Get it off your chest. What are you feeling stressed or shitty about?

To pursue my career of choice, I've had to move a few states away from all of my family and friends. For the most part, I've managed fine because I've enjoyed my work and it's kept me busy. But the isolation is really starting to get to me as I approach the three year mark post college graduation.

My job has very seasonal aspects of it, and basically the fun stuff I enjoy goes away during the summer months, leaving me incredibly bored. I'm really dreading the coming summer because of this. Plus, I live in a tiny little town with nothing to do and am a decent distance from any real cities. Plus, the way my schedule is, I don't have much opportunity to go to any of the cities. (Not that I'd have much to do when I got there).

I've been hoping to find a job opening closer to home, but I haven't had any luck. Hell, I've been watching for the last two years and even looking everywhere, there hasn't been hardly anything worth applying for. For my age and experience, I'm in a pretty good spot. Basically the jobs I've seen are either crappier jobs I wouldn't want or jobs out of my qualification range.

I could just quit and spend some months at home. Because of my frugality and other circumstances, I have enough money to be unemployed for a year or two, so that's not my concern. But I'm afraid if I get out, I might not get back in, or would have to take a crap position.

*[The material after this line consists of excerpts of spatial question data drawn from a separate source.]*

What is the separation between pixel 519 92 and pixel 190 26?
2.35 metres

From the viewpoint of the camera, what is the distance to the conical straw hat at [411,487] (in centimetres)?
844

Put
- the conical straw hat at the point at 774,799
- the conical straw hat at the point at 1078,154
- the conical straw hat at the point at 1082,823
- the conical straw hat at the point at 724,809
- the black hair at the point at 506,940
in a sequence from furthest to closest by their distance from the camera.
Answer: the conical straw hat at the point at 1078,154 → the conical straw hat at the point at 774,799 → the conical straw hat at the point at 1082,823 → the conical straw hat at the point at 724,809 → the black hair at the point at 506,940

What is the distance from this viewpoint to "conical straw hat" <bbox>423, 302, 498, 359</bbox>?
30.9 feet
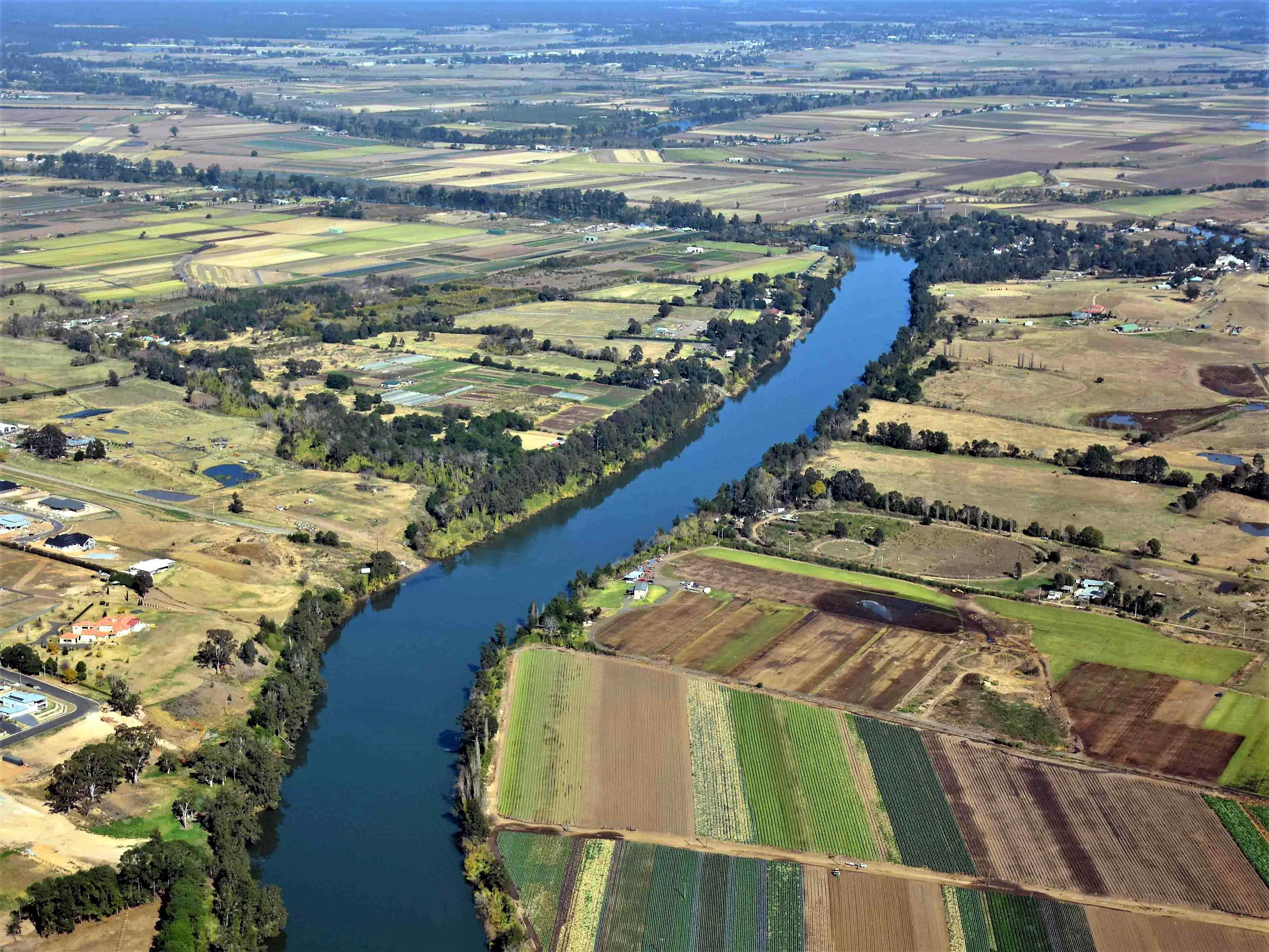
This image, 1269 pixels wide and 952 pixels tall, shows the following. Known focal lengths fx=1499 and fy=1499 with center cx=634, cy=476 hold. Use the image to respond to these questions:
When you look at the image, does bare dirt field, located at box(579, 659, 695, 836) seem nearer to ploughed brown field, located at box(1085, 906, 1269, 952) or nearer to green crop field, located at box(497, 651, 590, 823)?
green crop field, located at box(497, 651, 590, 823)

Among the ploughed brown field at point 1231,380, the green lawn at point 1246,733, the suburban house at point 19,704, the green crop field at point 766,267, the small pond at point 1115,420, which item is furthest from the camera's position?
the green crop field at point 766,267

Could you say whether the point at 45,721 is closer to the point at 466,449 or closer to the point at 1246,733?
the point at 466,449

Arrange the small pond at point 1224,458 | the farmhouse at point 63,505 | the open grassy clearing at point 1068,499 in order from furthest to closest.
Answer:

Plus, if I'm out for too long, I'll likely be pretty bored.

And I don't want to leave now, since I've only been at the current position for about two years, with my job before lasting one year. I don't want to make it look like I wouldn't commit long-term to future employers. But I'm not sure I can make it through another summer.

It seems to be the only thing on my mind and it's stressing me out, at a time when work should be fairly enjoyable.